Scikit-learn · NumPy
04
Alert generation
ML anomaly scores are cross-validated against spatial coherence. Alerts are ranked daily by a hybrid score (70% ML weight, 30% spatial coherence) and classified into four severity tiers before delivery to the dashboard.
Top-K · coherence scoring
Core Deliverables
Why Isolation Forest?

Isolation Forest is an unsupervised machine learning algorithm designed specifically for anomaly detection. Unlike supervised models, it requires no labelled examples of wildfires. Instead, it learns what normal satellite activity looks like for a given area over time, then flags anything that deviates significantly from that baseline.

The core mechanic is elegant

Build 100 random decision trees and split data by randomly selected features and values. Anomalies get isolated in very few splits because they are statistically unusual. Normal data points require many more splits. The average path length across all 100 trees produces a confidence-weighted anomaly score.

The model runs on six input features per cell-day

Hotspot count, total Fire Radiative Power (FRP), maximum FRP, day-over-day delta, ratio versus 7-day rolling average, and neighbour activity. No manual thresholds are set. The model self-calibrates to flag the most anomalous 10% of cell-days based on learned patterns.

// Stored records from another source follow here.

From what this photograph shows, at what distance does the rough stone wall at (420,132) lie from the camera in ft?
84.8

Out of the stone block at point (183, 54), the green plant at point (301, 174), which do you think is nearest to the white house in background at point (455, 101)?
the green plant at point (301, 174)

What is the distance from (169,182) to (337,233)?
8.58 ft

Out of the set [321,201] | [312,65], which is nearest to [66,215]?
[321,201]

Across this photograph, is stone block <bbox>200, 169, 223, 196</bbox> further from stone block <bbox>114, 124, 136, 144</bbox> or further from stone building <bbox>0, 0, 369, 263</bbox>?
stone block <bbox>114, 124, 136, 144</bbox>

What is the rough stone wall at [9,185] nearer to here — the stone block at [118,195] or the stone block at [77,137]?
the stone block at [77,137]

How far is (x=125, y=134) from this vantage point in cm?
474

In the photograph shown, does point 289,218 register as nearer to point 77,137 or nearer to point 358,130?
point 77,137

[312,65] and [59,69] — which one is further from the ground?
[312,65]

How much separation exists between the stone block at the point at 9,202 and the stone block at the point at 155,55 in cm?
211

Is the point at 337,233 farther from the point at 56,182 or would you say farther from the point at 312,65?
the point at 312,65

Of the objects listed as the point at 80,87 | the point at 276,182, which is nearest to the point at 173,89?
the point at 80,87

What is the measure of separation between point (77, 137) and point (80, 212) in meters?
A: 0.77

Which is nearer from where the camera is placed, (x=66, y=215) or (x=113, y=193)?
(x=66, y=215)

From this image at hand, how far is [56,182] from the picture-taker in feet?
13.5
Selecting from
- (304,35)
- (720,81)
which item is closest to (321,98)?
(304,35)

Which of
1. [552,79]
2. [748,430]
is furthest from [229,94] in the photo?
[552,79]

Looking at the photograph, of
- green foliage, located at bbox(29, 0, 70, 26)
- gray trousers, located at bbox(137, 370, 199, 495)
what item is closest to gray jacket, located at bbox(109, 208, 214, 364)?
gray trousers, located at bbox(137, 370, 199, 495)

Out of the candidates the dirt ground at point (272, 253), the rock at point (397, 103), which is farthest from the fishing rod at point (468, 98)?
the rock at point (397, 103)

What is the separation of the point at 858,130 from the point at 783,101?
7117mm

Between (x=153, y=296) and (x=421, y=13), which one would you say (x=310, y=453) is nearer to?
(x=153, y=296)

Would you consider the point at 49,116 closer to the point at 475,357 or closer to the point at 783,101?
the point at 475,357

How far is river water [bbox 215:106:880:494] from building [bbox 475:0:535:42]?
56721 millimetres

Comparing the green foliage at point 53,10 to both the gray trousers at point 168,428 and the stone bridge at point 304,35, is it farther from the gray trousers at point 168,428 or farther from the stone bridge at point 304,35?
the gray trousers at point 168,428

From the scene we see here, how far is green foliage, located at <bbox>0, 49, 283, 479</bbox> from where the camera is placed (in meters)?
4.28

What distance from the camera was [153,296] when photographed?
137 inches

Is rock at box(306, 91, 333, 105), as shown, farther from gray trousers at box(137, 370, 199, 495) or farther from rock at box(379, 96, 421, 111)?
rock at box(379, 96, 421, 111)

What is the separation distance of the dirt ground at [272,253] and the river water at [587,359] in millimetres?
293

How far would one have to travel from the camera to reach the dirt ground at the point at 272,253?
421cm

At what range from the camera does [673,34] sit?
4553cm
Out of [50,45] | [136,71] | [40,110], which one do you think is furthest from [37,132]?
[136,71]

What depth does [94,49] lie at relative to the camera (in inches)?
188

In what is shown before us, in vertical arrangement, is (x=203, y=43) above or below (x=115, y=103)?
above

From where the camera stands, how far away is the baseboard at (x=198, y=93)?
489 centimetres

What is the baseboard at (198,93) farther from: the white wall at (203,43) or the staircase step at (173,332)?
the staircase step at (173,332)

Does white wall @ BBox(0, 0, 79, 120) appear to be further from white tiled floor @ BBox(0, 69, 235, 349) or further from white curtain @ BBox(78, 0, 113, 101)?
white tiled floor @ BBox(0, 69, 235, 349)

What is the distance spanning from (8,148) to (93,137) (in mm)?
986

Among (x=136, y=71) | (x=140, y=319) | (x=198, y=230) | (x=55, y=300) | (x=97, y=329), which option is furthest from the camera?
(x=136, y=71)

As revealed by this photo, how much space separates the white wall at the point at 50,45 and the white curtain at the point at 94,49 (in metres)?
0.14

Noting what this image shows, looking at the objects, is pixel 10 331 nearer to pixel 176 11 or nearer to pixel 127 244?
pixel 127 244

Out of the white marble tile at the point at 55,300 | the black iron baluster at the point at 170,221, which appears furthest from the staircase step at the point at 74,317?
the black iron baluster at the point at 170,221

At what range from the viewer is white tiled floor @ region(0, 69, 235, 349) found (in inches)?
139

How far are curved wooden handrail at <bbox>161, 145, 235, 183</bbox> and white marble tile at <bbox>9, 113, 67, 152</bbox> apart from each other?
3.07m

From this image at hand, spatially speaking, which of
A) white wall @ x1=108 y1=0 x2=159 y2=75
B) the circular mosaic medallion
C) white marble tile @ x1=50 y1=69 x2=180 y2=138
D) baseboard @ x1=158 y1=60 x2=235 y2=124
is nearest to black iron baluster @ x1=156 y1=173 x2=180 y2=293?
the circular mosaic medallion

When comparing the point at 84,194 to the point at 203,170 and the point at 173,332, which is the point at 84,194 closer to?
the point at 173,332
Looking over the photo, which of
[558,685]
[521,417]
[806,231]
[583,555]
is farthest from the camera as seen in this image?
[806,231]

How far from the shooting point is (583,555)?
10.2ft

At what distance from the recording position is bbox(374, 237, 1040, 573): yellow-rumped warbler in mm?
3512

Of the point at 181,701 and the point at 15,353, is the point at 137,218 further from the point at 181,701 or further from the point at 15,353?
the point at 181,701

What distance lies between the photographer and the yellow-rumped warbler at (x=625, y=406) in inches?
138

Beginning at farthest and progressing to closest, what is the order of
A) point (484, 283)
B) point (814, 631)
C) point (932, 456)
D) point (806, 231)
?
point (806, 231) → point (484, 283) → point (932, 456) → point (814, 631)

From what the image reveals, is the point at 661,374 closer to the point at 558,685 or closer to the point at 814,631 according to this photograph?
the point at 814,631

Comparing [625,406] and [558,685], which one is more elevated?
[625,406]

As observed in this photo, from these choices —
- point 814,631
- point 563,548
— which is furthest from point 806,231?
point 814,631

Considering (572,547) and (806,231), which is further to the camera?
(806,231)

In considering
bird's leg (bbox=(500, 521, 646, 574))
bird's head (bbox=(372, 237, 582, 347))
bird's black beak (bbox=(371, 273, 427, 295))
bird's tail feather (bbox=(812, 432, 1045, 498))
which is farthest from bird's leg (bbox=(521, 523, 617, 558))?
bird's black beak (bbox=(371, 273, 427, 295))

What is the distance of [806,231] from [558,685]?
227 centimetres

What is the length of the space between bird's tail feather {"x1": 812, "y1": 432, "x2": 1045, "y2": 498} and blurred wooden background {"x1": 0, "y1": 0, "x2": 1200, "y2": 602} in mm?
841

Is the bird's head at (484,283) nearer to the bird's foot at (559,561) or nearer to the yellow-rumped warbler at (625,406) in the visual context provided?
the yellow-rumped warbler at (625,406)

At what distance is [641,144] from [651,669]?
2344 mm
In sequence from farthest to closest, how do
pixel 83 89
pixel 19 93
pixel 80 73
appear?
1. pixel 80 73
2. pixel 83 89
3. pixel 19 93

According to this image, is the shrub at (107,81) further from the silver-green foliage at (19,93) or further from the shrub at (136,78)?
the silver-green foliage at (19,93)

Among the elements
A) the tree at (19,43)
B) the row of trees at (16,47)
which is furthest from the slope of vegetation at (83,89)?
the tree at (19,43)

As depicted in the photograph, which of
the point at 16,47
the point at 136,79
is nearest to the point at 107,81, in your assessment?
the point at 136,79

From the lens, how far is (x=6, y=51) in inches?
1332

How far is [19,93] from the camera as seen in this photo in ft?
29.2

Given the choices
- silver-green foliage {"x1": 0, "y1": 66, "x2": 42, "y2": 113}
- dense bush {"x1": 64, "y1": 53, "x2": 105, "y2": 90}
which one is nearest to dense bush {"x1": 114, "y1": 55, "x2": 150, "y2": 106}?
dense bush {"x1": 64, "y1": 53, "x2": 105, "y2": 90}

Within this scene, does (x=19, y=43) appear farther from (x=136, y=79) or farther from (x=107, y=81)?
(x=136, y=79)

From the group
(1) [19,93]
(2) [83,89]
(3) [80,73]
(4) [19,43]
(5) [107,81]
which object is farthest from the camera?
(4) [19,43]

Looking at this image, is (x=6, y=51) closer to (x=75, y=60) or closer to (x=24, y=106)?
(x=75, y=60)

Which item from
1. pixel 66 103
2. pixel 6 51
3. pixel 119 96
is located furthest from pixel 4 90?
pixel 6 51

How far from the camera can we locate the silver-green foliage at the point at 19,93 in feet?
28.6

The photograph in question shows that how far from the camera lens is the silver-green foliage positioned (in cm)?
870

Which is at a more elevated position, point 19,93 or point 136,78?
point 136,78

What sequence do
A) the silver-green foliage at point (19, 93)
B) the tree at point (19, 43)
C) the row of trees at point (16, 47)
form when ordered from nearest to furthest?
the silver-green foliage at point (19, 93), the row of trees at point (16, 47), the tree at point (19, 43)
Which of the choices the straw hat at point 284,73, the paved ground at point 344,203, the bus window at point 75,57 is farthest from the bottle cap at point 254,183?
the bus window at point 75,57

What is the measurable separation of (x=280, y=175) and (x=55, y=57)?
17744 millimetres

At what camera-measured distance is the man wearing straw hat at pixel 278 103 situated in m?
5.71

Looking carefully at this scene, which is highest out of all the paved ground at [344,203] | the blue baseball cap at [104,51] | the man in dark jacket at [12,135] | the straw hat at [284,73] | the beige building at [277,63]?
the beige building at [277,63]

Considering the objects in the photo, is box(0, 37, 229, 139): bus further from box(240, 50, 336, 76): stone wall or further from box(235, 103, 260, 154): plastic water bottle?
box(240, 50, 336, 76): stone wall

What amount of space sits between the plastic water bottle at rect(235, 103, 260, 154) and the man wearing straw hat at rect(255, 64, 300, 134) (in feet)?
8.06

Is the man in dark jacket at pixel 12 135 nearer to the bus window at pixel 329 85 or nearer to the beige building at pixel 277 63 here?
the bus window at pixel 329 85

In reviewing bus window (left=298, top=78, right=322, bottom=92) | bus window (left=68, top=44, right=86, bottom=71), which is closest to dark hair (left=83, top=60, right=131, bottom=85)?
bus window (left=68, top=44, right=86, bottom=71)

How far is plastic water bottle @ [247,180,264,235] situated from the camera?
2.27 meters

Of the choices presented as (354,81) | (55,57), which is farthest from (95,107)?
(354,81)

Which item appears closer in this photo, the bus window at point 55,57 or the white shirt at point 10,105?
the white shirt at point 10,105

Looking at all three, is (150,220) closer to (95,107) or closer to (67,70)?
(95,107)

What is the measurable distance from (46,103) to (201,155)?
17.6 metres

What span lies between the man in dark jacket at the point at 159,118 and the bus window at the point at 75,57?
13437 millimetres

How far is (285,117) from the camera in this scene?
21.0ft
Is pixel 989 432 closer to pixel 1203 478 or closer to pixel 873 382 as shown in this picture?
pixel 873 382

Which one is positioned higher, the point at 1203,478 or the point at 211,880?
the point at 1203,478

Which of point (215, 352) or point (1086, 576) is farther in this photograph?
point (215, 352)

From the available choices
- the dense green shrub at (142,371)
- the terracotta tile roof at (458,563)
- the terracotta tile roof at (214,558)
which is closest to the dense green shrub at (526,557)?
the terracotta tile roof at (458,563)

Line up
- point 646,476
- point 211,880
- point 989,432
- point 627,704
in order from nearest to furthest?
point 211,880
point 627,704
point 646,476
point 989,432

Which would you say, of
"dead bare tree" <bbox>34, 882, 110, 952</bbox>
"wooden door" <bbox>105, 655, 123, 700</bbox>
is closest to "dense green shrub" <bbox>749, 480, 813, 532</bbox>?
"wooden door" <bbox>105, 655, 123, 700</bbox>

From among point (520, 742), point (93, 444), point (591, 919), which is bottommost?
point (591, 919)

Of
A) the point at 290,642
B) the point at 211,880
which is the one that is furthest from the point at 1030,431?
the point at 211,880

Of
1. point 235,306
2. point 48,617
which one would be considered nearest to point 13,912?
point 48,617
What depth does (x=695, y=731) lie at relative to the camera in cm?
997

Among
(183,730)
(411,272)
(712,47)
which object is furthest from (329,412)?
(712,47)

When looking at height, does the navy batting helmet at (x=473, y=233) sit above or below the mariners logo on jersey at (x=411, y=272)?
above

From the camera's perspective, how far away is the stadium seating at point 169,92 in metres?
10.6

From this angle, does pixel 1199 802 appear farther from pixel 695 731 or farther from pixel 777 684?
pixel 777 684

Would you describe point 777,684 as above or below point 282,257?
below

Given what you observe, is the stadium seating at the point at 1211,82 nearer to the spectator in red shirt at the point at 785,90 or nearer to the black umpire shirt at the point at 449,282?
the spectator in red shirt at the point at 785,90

Why H3 hexagonal spatial indexing?

Rather than working with raw latitude/longitude coordinates, we map every hotspot into Uber's H3 hexagonal grid at Resolution 7 — approximately 5 km² per cell. Hexagons offer a specific mathematical advantage over square grids: every hexagon has exactly six equidistant neighbours, making spatial spread analysis consistent across the entire map without distortion near the equator.

Hybrid scoring: ML + spatial coherence

A pure ML anomaly score can surface statistical outliers that are not wildfires. The hybrid scoring layer cross-validates every ML flag against its geographic context. Each alert receives a final score calculated as 70% ML anomaly weight and 30% spatial coherence — how many of the six adjacent cells also show hotspot or anomalous activity on the same day. Alerts with zero active neighbours are flagged for manual review rather than surfaced as high-priority events.

Outcome
This project is a proof of concept for a broader approach: applying modern ML techniques to freely available public data to build infrastructure that would otherwise require significant investment in rules-based engineering and domain expertise.

The same pipeline — anomaly detection on geospatial time-series data, with spatial coherence validation — is applicable well beyond wildfire monitoring. Flood inundation, agricultural stress signals, illegal deforestation: the pattern transfers wherever satellite data meets a need for early anomaly detection at scale.

By open-sourcing the project, Itsavirus contributes a working, deployable reference implementation that development teams and research organisations can adapt to their own geography and data sources. The MIT licence means there are no restrictions on commercial or institutional use.

For organisations considering AI integration in their own operations, this project illustrates what practical AI engineering looks like: well-defined inputs, a defensible model choice, spatial reasoning built into the architecture, and a clear path from raw data to actionable output.